Whitecotton’s slow tread through the
streams pursued the yard’s voices, calling from beyond the uneven swing, and
the twin evergreens. He paused, and slowly glanced back at the deck, the house,
the lights from the window panes, and his temples flared, and trickles of
blood, brushed away by the rain, fell from his nose. The noise of the storm had
faded despite its audacity, and his voice and the yard’s yell pounded
unrelenting through his mind. A moat had formed between him and the house, and
his head slowly swiveled back towards the end of the yard, and the piles and
scrap and the tall black oak surrounded by haplessly strewn trash and overgrown
bushes of incalculable natures. The moat
swore passing an impossibility.
A mind
swept away, arranged in tomes no one knows, understands, comprehends. Swing,
saw, we heard them all, buried in plant,
Unsettled, but compliant, a
trespasser, he advanced through the flood, the weeds wrapping themselves around
his ankles. The wind, the rain, all warning and slashing through him, as he
hummed.
Trees,
trees, like tresses they’ll fall;
down the
guard, down the yard;
down the
guard, down the yard.
His feet were cut by the gravel, the
rusted metals, and the oak’s roots, black and hidden in the dark standing
waters.

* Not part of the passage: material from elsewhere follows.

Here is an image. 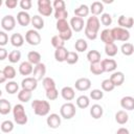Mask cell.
<instances>
[{"mask_svg":"<svg viewBox=\"0 0 134 134\" xmlns=\"http://www.w3.org/2000/svg\"><path fill=\"white\" fill-rule=\"evenodd\" d=\"M31 108L34 109V112L36 115L46 116L50 111V104L47 100L35 99L31 103Z\"/></svg>","mask_w":134,"mask_h":134,"instance_id":"cell-1","label":"cell"},{"mask_svg":"<svg viewBox=\"0 0 134 134\" xmlns=\"http://www.w3.org/2000/svg\"><path fill=\"white\" fill-rule=\"evenodd\" d=\"M13 114H14V120L17 125L23 126L27 122L28 118L25 113V109L22 104H17L13 108Z\"/></svg>","mask_w":134,"mask_h":134,"instance_id":"cell-2","label":"cell"},{"mask_svg":"<svg viewBox=\"0 0 134 134\" xmlns=\"http://www.w3.org/2000/svg\"><path fill=\"white\" fill-rule=\"evenodd\" d=\"M76 113L75 106L72 103H65L60 108V114L65 119H71Z\"/></svg>","mask_w":134,"mask_h":134,"instance_id":"cell-3","label":"cell"},{"mask_svg":"<svg viewBox=\"0 0 134 134\" xmlns=\"http://www.w3.org/2000/svg\"><path fill=\"white\" fill-rule=\"evenodd\" d=\"M112 31V36L114 41H122V42H127L130 39V32L128 29L122 28V27H113L111 29Z\"/></svg>","mask_w":134,"mask_h":134,"instance_id":"cell-4","label":"cell"},{"mask_svg":"<svg viewBox=\"0 0 134 134\" xmlns=\"http://www.w3.org/2000/svg\"><path fill=\"white\" fill-rule=\"evenodd\" d=\"M53 10L52 4L50 0H38V12L45 17H48L51 15Z\"/></svg>","mask_w":134,"mask_h":134,"instance_id":"cell-5","label":"cell"},{"mask_svg":"<svg viewBox=\"0 0 134 134\" xmlns=\"http://www.w3.org/2000/svg\"><path fill=\"white\" fill-rule=\"evenodd\" d=\"M25 41L32 46H37L41 43V36L36 29H29L25 34Z\"/></svg>","mask_w":134,"mask_h":134,"instance_id":"cell-6","label":"cell"},{"mask_svg":"<svg viewBox=\"0 0 134 134\" xmlns=\"http://www.w3.org/2000/svg\"><path fill=\"white\" fill-rule=\"evenodd\" d=\"M15 26H16V19H15L14 16L6 15L1 19V27L4 30L10 31V30H13L15 28Z\"/></svg>","mask_w":134,"mask_h":134,"instance_id":"cell-7","label":"cell"},{"mask_svg":"<svg viewBox=\"0 0 134 134\" xmlns=\"http://www.w3.org/2000/svg\"><path fill=\"white\" fill-rule=\"evenodd\" d=\"M37 86H38V81L34 76H27L23 79L21 82V87L22 89H25V90L34 91L37 88Z\"/></svg>","mask_w":134,"mask_h":134,"instance_id":"cell-8","label":"cell"},{"mask_svg":"<svg viewBox=\"0 0 134 134\" xmlns=\"http://www.w3.org/2000/svg\"><path fill=\"white\" fill-rule=\"evenodd\" d=\"M74 87L79 91H87L91 87V81L88 77H80L75 81Z\"/></svg>","mask_w":134,"mask_h":134,"instance_id":"cell-9","label":"cell"},{"mask_svg":"<svg viewBox=\"0 0 134 134\" xmlns=\"http://www.w3.org/2000/svg\"><path fill=\"white\" fill-rule=\"evenodd\" d=\"M86 28L92 30V31H95L97 32L99 30V27H100V23H99V20L96 16H91L87 19V22H86Z\"/></svg>","mask_w":134,"mask_h":134,"instance_id":"cell-10","label":"cell"},{"mask_svg":"<svg viewBox=\"0 0 134 134\" xmlns=\"http://www.w3.org/2000/svg\"><path fill=\"white\" fill-rule=\"evenodd\" d=\"M69 24H70L71 29H72L73 31H76V32L81 31V30L84 28V25H85L84 19H83V18H80V17H76V16H74V17H72V18L70 19Z\"/></svg>","mask_w":134,"mask_h":134,"instance_id":"cell-11","label":"cell"},{"mask_svg":"<svg viewBox=\"0 0 134 134\" xmlns=\"http://www.w3.org/2000/svg\"><path fill=\"white\" fill-rule=\"evenodd\" d=\"M17 22L21 26H27L29 23H31V17L27 12L21 10L17 14Z\"/></svg>","mask_w":134,"mask_h":134,"instance_id":"cell-12","label":"cell"},{"mask_svg":"<svg viewBox=\"0 0 134 134\" xmlns=\"http://www.w3.org/2000/svg\"><path fill=\"white\" fill-rule=\"evenodd\" d=\"M46 122H47V126L51 129H57L60 127L61 125V117L59 116V114L57 113H51L48 115L47 119H46Z\"/></svg>","mask_w":134,"mask_h":134,"instance_id":"cell-13","label":"cell"},{"mask_svg":"<svg viewBox=\"0 0 134 134\" xmlns=\"http://www.w3.org/2000/svg\"><path fill=\"white\" fill-rule=\"evenodd\" d=\"M34 77L37 81H41L42 79H44L45 73H46V66L44 63H40L38 65L35 66L34 68Z\"/></svg>","mask_w":134,"mask_h":134,"instance_id":"cell-14","label":"cell"},{"mask_svg":"<svg viewBox=\"0 0 134 134\" xmlns=\"http://www.w3.org/2000/svg\"><path fill=\"white\" fill-rule=\"evenodd\" d=\"M117 23H118L119 27L129 29V28L133 27V25H134V19H133L132 17H126V16L121 15V16H119V18H118Z\"/></svg>","mask_w":134,"mask_h":134,"instance_id":"cell-15","label":"cell"},{"mask_svg":"<svg viewBox=\"0 0 134 134\" xmlns=\"http://www.w3.org/2000/svg\"><path fill=\"white\" fill-rule=\"evenodd\" d=\"M100 62L105 72H112L117 68V63L113 59H105V60H102Z\"/></svg>","mask_w":134,"mask_h":134,"instance_id":"cell-16","label":"cell"},{"mask_svg":"<svg viewBox=\"0 0 134 134\" xmlns=\"http://www.w3.org/2000/svg\"><path fill=\"white\" fill-rule=\"evenodd\" d=\"M110 81L113 83V85L116 86H121L125 82V74L121 71H115L111 74V76L109 77Z\"/></svg>","mask_w":134,"mask_h":134,"instance_id":"cell-17","label":"cell"},{"mask_svg":"<svg viewBox=\"0 0 134 134\" xmlns=\"http://www.w3.org/2000/svg\"><path fill=\"white\" fill-rule=\"evenodd\" d=\"M34 68L35 67H32L31 63H29L28 61H24L19 66V72L22 75H29L30 73L34 72Z\"/></svg>","mask_w":134,"mask_h":134,"instance_id":"cell-18","label":"cell"},{"mask_svg":"<svg viewBox=\"0 0 134 134\" xmlns=\"http://www.w3.org/2000/svg\"><path fill=\"white\" fill-rule=\"evenodd\" d=\"M120 106L122 109H126V110H133L134 109V97L130 96V95H127V96H124L121 99H120Z\"/></svg>","mask_w":134,"mask_h":134,"instance_id":"cell-19","label":"cell"},{"mask_svg":"<svg viewBox=\"0 0 134 134\" xmlns=\"http://www.w3.org/2000/svg\"><path fill=\"white\" fill-rule=\"evenodd\" d=\"M61 95L62 97L65 99V100H72L75 96V93H74V90L72 87L70 86H66L64 88H62L61 90Z\"/></svg>","mask_w":134,"mask_h":134,"instance_id":"cell-20","label":"cell"},{"mask_svg":"<svg viewBox=\"0 0 134 134\" xmlns=\"http://www.w3.org/2000/svg\"><path fill=\"white\" fill-rule=\"evenodd\" d=\"M103 113H104V109L100 105L98 104H94L91 106L90 108V115L94 118V119H98L103 116Z\"/></svg>","mask_w":134,"mask_h":134,"instance_id":"cell-21","label":"cell"},{"mask_svg":"<svg viewBox=\"0 0 134 134\" xmlns=\"http://www.w3.org/2000/svg\"><path fill=\"white\" fill-rule=\"evenodd\" d=\"M100 40L105 43V45L107 44H111V43H114V39H113V36H112V31L111 29H104L102 30L100 32Z\"/></svg>","mask_w":134,"mask_h":134,"instance_id":"cell-22","label":"cell"},{"mask_svg":"<svg viewBox=\"0 0 134 134\" xmlns=\"http://www.w3.org/2000/svg\"><path fill=\"white\" fill-rule=\"evenodd\" d=\"M90 12L93 16H97V15H103L104 12V4L100 1H94L92 2V4L90 5Z\"/></svg>","mask_w":134,"mask_h":134,"instance_id":"cell-23","label":"cell"},{"mask_svg":"<svg viewBox=\"0 0 134 134\" xmlns=\"http://www.w3.org/2000/svg\"><path fill=\"white\" fill-rule=\"evenodd\" d=\"M68 50L65 48V47H61V48H58L55 49L54 51V59L58 61V62H66V58L68 55Z\"/></svg>","mask_w":134,"mask_h":134,"instance_id":"cell-24","label":"cell"},{"mask_svg":"<svg viewBox=\"0 0 134 134\" xmlns=\"http://www.w3.org/2000/svg\"><path fill=\"white\" fill-rule=\"evenodd\" d=\"M10 43L13 46L15 47H21L23 44H24V38L21 34L19 32H16V34H13L12 37H10Z\"/></svg>","mask_w":134,"mask_h":134,"instance_id":"cell-25","label":"cell"},{"mask_svg":"<svg viewBox=\"0 0 134 134\" xmlns=\"http://www.w3.org/2000/svg\"><path fill=\"white\" fill-rule=\"evenodd\" d=\"M100 58H102L100 52L95 50V49H92V50L88 51V53H87V60L90 62V64L100 62Z\"/></svg>","mask_w":134,"mask_h":134,"instance_id":"cell-26","label":"cell"},{"mask_svg":"<svg viewBox=\"0 0 134 134\" xmlns=\"http://www.w3.org/2000/svg\"><path fill=\"white\" fill-rule=\"evenodd\" d=\"M12 110H13V108H12L10 103L7 99H5V98H1L0 99V113L2 115H6Z\"/></svg>","mask_w":134,"mask_h":134,"instance_id":"cell-27","label":"cell"},{"mask_svg":"<svg viewBox=\"0 0 134 134\" xmlns=\"http://www.w3.org/2000/svg\"><path fill=\"white\" fill-rule=\"evenodd\" d=\"M27 59H28V62L31 63L35 66L41 63V54L38 51H35V50H31V51L28 52Z\"/></svg>","mask_w":134,"mask_h":134,"instance_id":"cell-28","label":"cell"},{"mask_svg":"<svg viewBox=\"0 0 134 134\" xmlns=\"http://www.w3.org/2000/svg\"><path fill=\"white\" fill-rule=\"evenodd\" d=\"M89 12H90V7H88L86 4H81L77 8L74 9V15L76 17L83 18V17H87L89 15Z\"/></svg>","mask_w":134,"mask_h":134,"instance_id":"cell-29","label":"cell"},{"mask_svg":"<svg viewBox=\"0 0 134 134\" xmlns=\"http://www.w3.org/2000/svg\"><path fill=\"white\" fill-rule=\"evenodd\" d=\"M115 120H116V122L119 124V125H125V124L129 120V115H128V113H127L126 111L119 110V111H117L116 114H115Z\"/></svg>","mask_w":134,"mask_h":134,"instance_id":"cell-30","label":"cell"},{"mask_svg":"<svg viewBox=\"0 0 134 134\" xmlns=\"http://www.w3.org/2000/svg\"><path fill=\"white\" fill-rule=\"evenodd\" d=\"M120 51H121V53H122L124 55H127V57L132 55L133 52H134V45H133L132 43L126 42V43H124V44L121 45Z\"/></svg>","mask_w":134,"mask_h":134,"instance_id":"cell-31","label":"cell"},{"mask_svg":"<svg viewBox=\"0 0 134 134\" xmlns=\"http://www.w3.org/2000/svg\"><path fill=\"white\" fill-rule=\"evenodd\" d=\"M31 24L37 30H39V29H42L44 27V20L41 16L35 15L34 17H31Z\"/></svg>","mask_w":134,"mask_h":134,"instance_id":"cell-32","label":"cell"},{"mask_svg":"<svg viewBox=\"0 0 134 134\" xmlns=\"http://www.w3.org/2000/svg\"><path fill=\"white\" fill-rule=\"evenodd\" d=\"M90 105V99L87 95H80L76 98V106L81 109H86Z\"/></svg>","mask_w":134,"mask_h":134,"instance_id":"cell-33","label":"cell"},{"mask_svg":"<svg viewBox=\"0 0 134 134\" xmlns=\"http://www.w3.org/2000/svg\"><path fill=\"white\" fill-rule=\"evenodd\" d=\"M31 98V91L22 89L21 91L18 92V99L22 103H27Z\"/></svg>","mask_w":134,"mask_h":134,"instance_id":"cell-34","label":"cell"},{"mask_svg":"<svg viewBox=\"0 0 134 134\" xmlns=\"http://www.w3.org/2000/svg\"><path fill=\"white\" fill-rule=\"evenodd\" d=\"M74 48L79 52H84V51L87 50L88 44H87L86 40H84V39H77L75 41V43H74Z\"/></svg>","mask_w":134,"mask_h":134,"instance_id":"cell-35","label":"cell"},{"mask_svg":"<svg viewBox=\"0 0 134 134\" xmlns=\"http://www.w3.org/2000/svg\"><path fill=\"white\" fill-rule=\"evenodd\" d=\"M90 71L95 75H100L102 73H104L105 70H104V67L102 65V62L90 64Z\"/></svg>","mask_w":134,"mask_h":134,"instance_id":"cell-36","label":"cell"},{"mask_svg":"<svg viewBox=\"0 0 134 134\" xmlns=\"http://www.w3.org/2000/svg\"><path fill=\"white\" fill-rule=\"evenodd\" d=\"M1 71H2L3 74L6 76L7 80H13V79L16 76V69H15L13 66H10V65H6Z\"/></svg>","mask_w":134,"mask_h":134,"instance_id":"cell-37","label":"cell"},{"mask_svg":"<svg viewBox=\"0 0 134 134\" xmlns=\"http://www.w3.org/2000/svg\"><path fill=\"white\" fill-rule=\"evenodd\" d=\"M57 29L59 30V32H63V31H66L68 29H70V24L67 22L66 19H63V20H58L57 21Z\"/></svg>","mask_w":134,"mask_h":134,"instance_id":"cell-38","label":"cell"},{"mask_svg":"<svg viewBox=\"0 0 134 134\" xmlns=\"http://www.w3.org/2000/svg\"><path fill=\"white\" fill-rule=\"evenodd\" d=\"M117 51H118V48H117V46H116L114 43L105 45V52H106L107 55H109V57H114V55L117 54Z\"/></svg>","mask_w":134,"mask_h":134,"instance_id":"cell-39","label":"cell"},{"mask_svg":"<svg viewBox=\"0 0 134 134\" xmlns=\"http://www.w3.org/2000/svg\"><path fill=\"white\" fill-rule=\"evenodd\" d=\"M5 90L7 93L9 94H15L18 92L19 90V85L17 84V82H14V81H10L8 82L7 84H5Z\"/></svg>","mask_w":134,"mask_h":134,"instance_id":"cell-40","label":"cell"},{"mask_svg":"<svg viewBox=\"0 0 134 134\" xmlns=\"http://www.w3.org/2000/svg\"><path fill=\"white\" fill-rule=\"evenodd\" d=\"M51 45L55 48V49H58V48H61V47H64V45H65V41L59 36V35H55V36H53L52 38H51Z\"/></svg>","mask_w":134,"mask_h":134,"instance_id":"cell-41","label":"cell"},{"mask_svg":"<svg viewBox=\"0 0 134 134\" xmlns=\"http://www.w3.org/2000/svg\"><path fill=\"white\" fill-rule=\"evenodd\" d=\"M42 84H43V87H44V89L46 91L55 88V82H54V80L51 79V77H49V76L44 77L43 81H42Z\"/></svg>","mask_w":134,"mask_h":134,"instance_id":"cell-42","label":"cell"},{"mask_svg":"<svg viewBox=\"0 0 134 134\" xmlns=\"http://www.w3.org/2000/svg\"><path fill=\"white\" fill-rule=\"evenodd\" d=\"M20 59H21V52H20V50H13V51H10L9 53H8V61L10 62V63H17V62H19L20 61Z\"/></svg>","mask_w":134,"mask_h":134,"instance_id":"cell-43","label":"cell"},{"mask_svg":"<svg viewBox=\"0 0 134 134\" xmlns=\"http://www.w3.org/2000/svg\"><path fill=\"white\" fill-rule=\"evenodd\" d=\"M14 130V122L12 120H4L1 122V131L4 133H9Z\"/></svg>","mask_w":134,"mask_h":134,"instance_id":"cell-44","label":"cell"},{"mask_svg":"<svg viewBox=\"0 0 134 134\" xmlns=\"http://www.w3.org/2000/svg\"><path fill=\"white\" fill-rule=\"evenodd\" d=\"M77 61H79V54H77L75 51H69V52H68V55H67V58H66V62H67L69 65H73V64H75Z\"/></svg>","mask_w":134,"mask_h":134,"instance_id":"cell-45","label":"cell"},{"mask_svg":"<svg viewBox=\"0 0 134 134\" xmlns=\"http://www.w3.org/2000/svg\"><path fill=\"white\" fill-rule=\"evenodd\" d=\"M115 88V86L113 85V83L110 81V79H106L102 82V89L106 92H110Z\"/></svg>","mask_w":134,"mask_h":134,"instance_id":"cell-46","label":"cell"},{"mask_svg":"<svg viewBox=\"0 0 134 134\" xmlns=\"http://www.w3.org/2000/svg\"><path fill=\"white\" fill-rule=\"evenodd\" d=\"M68 17V12L66 8H62V9H57L54 12V18L58 20H63V19H66Z\"/></svg>","mask_w":134,"mask_h":134,"instance_id":"cell-47","label":"cell"},{"mask_svg":"<svg viewBox=\"0 0 134 134\" xmlns=\"http://www.w3.org/2000/svg\"><path fill=\"white\" fill-rule=\"evenodd\" d=\"M100 22L103 25L105 26H109L112 24V17L110 14L108 13H104L102 16H100Z\"/></svg>","mask_w":134,"mask_h":134,"instance_id":"cell-48","label":"cell"},{"mask_svg":"<svg viewBox=\"0 0 134 134\" xmlns=\"http://www.w3.org/2000/svg\"><path fill=\"white\" fill-rule=\"evenodd\" d=\"M90 97L94 100H98V99H102L104 97V92L100 90V89H93L91 92H90Z\"/></svg>","mask_w":134,"mask_h":134,"instance_id":"cell-49","label":"cell"},{"mask_svg":"<svg viewBox=\"0 0 134 134\" xmlns=\"http://www.w3.org/2000/svg\"><path fill=\"white\" fill-rule=\"evenodd\" d=\"M59 96V91L57 88H53V89H50V90H47L46 91V97L49 99V100H54L57 99Z\"/></svg>","mask_w":134,"mask_h":134,"instance_id":"cell-50","label":"cell"},{"mask_svg":"<svg viewBox=\"0 0 134 134\" xmlns=\"http://www.w3.org/2000/svg\"><path fill=\"white\" fill-rule=\"evenodd\" d=\"M59 36H60L64 41H68V40H70L71 37H72V29L70 28V29H68V30H66V31L60 32Z\"/></svg>","mask_w":134,"mask_h":134,"instance_id":"cell-51","label":"cell"},{"mask_svg":"<svg viewBox=\"0 0 134 134\" xmlns=\"http://www.w3.org/2000/svg\"><path fill=\"white\" fill-rule=\"evenodd\" d=\"M52 7L57 10V9H62L65 8V2L63 0H54L52 2Z\"/></svg>","mask_w":134,"mask_h":134,"instance_id":"cell-52","label":"cell"},{"mask_svg":"<svg viewBox=\"0 0 134 134\" xmlns=\"http://www.w3.org/2000/svg\"><path fill=\"white\" fill-rule=\"evenodd\" d=\"M85 36H86L89 40H95V39L97 38V32L92 31V30H90V29H88V28L85 27Z\"/></svg>","mask_w":134,"mask_h":134,"instance_id":"cell-53","label":"cell"},{"mask_svg":"<svg viewBox=\"0 0 134 134\" xmlns=\"http://www.w3.org/2000/svg\"><path fill=\"white\" fill-rule=\"evenodd\" d=\"M20 6L23 10H28L31 7V1L30 0H21L20 1Z\"/></svg>","mask_w":134,"mask_h":134,"instance_id":"cell-54","label":"cell"},{"mask_svg":"<svg viewBox=\"0 0 134 134\" xmlns=\"http://www.w3.org/2000/svg\"><path fill=\"white\" fill-rule=\"evenodd\" d=\"M8 42V36L4 31H0V46H5Z\"/></svg>","mask_w":134,"mask_h":134,"instance_id":"cell-55","label":"cell"},{"mask_svg":"<svg viewBox=\"0 0 134 134\" xmlns=\"http://www.w3.org/2000/svg\"><path fill=\"white\" fill-rule=\"evenodd\" d=\"M5 5H6V7L13 9L18 5V2H17V0H6L5 1Z\"/></svg>","mask_w":134,"mask_h":134,"instance_id":"cell-56","label":"cell"},{"mask_svg":"<svg viewBox=\"0 0 134 134\" xmlns=\"http://www.w3.org/2000/svg\"><path fill=\"white\" fill-rule=\"evenodd\" d=\"M6 57H8V53H7L6 49L3 48V47H1V48H0V60L3 61V60L6 59Z\"/></svg>","mask_w":134,"mask_h":134,"instance_id":"cell-57","label":"cell"},{"mask_svg":"<svg viewBox=\"0 0 134 134\" xmlns=\"http://www.w3.org/2000/svg\"><path fill=\"white\" fill-rule=\"evenodd\" d=\"M116 134H130V132H129L128 129L121 127V128H119V129L116 131Z\"/></svg>","mask_w":134,"mask_h":134,"instance_id":"cell-58","label":"cell"},{"mask_svg":"<svg viewBox=\"0 0 134 134\" xmlns=\"http://www.w3.org/2000/svg\"><path fill=\"white\" fill-rule=\"evenodd\" d=\"M6 80H7V79H6V76L3 74V72H2V71H0V83H1V84H3Z\"/></svg>","mask_w":134,"mask_h":134,"instance_id":"cell-59","label":"cell"}]
</instances>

Whitecotton ignored the injuries, his fevers undetectable in the
whitewashes of the rains, and stumbled, and fell, and then wrenched a sharpened
object that had pricked his side, and stumbled and fell, and realized that it
had pierced his side. He flung the object as he stammered toward the oak. Whitecotton
cursed, unable to see, and unwilling to acknowledge, the blood from his ribs.
Godfucks!
He fell
forward, clasping the hard wrinkles of the oak, gripping and clenching the
steel hide of the tree. It bruised and bloodied his hands, and no shelter from
its branches stopped the storm’s squeezing wrath.
He held
against the giant, the yard silent now. The poison cued Whitecotton to vomit,
wrenching blots of blood from his punctures.
A pile of bricks sat undisturbed under a copse near the giant tree.
My words do
not dwindle,
words sound
simple,
here we
stand,
bark,
yard,
alone,
and.
A laugh trembled from him. And
he felt himself cry, and then the need to sleep.